Production Readiness
Originally, the CAT system was scheduled to go live for equity reporting on April 20; however, due to the global disruption caused by the Covid-19 pandemic, this timeline has been delayed to allow firms to focus critical resources on the transition to remote operation. While optional production reporting for equity securities has already begun, mandatory submission to CAT for large industry members is currently slated to begin on June 22 for equity securities and July 20 for options.
To meet this deadline, firms will need to submit test data for certification at least two weeks prior to the expected go-live date in order to gain access to the production CAT environment in time. FINRA has provided a UAT system (complete with a web-based Reporting Portal) that will process files identically to production and provide error feedback to help firms in developing their CAT integration. Once an error rate below 10% has been achieved, firms can contact the CAT help desk to have the test data certified for production readiness.

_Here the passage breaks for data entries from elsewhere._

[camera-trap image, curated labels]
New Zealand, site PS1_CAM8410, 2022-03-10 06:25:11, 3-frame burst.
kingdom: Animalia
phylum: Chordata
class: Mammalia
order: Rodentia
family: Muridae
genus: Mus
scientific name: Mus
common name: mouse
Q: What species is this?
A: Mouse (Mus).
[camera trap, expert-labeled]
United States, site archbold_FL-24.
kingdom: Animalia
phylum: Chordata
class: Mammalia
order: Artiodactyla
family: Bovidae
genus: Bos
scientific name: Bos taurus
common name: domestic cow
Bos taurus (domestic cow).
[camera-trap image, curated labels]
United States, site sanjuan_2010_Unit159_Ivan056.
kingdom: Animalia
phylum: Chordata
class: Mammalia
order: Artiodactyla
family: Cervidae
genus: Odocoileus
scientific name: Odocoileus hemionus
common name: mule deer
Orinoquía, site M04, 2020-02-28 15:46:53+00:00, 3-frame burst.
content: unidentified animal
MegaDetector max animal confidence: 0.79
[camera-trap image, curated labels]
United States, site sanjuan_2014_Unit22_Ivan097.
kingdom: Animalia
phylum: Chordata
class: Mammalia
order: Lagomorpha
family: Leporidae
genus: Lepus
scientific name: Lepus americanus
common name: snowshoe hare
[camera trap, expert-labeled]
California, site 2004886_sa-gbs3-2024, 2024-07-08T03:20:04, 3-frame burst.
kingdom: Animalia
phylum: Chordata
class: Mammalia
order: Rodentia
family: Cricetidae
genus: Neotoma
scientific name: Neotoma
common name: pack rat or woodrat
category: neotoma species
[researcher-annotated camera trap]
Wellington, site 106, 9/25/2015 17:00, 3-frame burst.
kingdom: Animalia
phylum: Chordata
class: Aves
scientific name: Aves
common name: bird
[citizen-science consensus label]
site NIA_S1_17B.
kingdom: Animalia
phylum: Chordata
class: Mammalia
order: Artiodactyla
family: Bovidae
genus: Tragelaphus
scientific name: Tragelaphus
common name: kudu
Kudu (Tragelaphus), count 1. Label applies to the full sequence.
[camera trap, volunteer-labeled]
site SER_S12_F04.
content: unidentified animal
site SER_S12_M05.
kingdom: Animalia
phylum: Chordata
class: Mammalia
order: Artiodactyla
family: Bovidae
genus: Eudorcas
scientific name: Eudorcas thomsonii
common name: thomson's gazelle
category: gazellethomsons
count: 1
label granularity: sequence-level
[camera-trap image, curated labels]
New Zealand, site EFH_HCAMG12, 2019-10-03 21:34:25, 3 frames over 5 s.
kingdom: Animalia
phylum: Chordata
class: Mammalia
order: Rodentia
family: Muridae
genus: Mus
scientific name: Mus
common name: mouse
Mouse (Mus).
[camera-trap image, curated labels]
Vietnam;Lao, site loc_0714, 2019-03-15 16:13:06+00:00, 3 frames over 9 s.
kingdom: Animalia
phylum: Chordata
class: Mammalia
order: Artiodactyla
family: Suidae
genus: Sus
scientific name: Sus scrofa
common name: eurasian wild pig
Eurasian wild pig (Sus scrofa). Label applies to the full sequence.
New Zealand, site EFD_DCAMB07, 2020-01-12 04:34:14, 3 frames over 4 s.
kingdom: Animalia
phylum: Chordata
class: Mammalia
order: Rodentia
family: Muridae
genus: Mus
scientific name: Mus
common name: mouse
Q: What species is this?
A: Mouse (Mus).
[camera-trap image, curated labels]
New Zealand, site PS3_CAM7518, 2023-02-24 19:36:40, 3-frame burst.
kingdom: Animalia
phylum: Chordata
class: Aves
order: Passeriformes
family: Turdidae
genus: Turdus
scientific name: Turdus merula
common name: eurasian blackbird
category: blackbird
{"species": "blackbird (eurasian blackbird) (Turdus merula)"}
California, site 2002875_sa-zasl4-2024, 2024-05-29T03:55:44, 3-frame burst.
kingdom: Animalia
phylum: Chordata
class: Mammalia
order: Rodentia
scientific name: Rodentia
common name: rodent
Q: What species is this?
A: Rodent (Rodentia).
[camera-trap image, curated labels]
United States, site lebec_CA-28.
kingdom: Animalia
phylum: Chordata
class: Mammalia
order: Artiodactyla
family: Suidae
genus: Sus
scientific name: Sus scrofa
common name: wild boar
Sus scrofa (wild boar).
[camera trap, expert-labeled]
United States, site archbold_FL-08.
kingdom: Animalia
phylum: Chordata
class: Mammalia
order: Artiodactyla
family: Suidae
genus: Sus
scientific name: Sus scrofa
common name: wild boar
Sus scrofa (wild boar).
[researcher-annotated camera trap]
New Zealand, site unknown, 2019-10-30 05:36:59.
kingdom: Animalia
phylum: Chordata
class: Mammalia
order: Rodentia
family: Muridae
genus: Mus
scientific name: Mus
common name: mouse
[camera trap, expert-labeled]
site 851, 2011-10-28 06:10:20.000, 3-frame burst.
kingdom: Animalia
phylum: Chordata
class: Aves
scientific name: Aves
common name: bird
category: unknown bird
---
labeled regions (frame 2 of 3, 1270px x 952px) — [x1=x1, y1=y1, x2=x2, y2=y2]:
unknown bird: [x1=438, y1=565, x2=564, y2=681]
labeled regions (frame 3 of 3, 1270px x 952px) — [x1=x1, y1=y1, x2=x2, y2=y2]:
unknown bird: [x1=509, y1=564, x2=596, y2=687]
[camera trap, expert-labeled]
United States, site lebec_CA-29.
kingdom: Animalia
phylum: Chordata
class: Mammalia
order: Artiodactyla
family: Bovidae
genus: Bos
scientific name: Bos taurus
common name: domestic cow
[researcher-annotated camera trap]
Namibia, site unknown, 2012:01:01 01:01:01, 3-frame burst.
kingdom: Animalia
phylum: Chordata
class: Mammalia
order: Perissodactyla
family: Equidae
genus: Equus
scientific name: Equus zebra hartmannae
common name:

Despite the challenges of recent weeks, InfoReach has upheld the original timeline and received production certification as a CAT reporting agent well ahead of the new deadline.
Farewell to OATS
The development and final implementation of the CAT NMS Plan has been a nearly decade long undertaking for the financial industry. In order to meet the high bar set by Rule 613, the Consolidated Audit Trail has unavoidably grown in complexity compared to its predecessors. However, FINRA and industry members have addressed each of the SEC’s concerns for existing audit trails and will now provide a far more complete picture of market activity to the SEC than ever before. For the foreseeable future, OATS and CAT will run in parallel, but once the industry has fully switched over to CAT and the system has proven its reliability, OATS will be retired and decommissioned.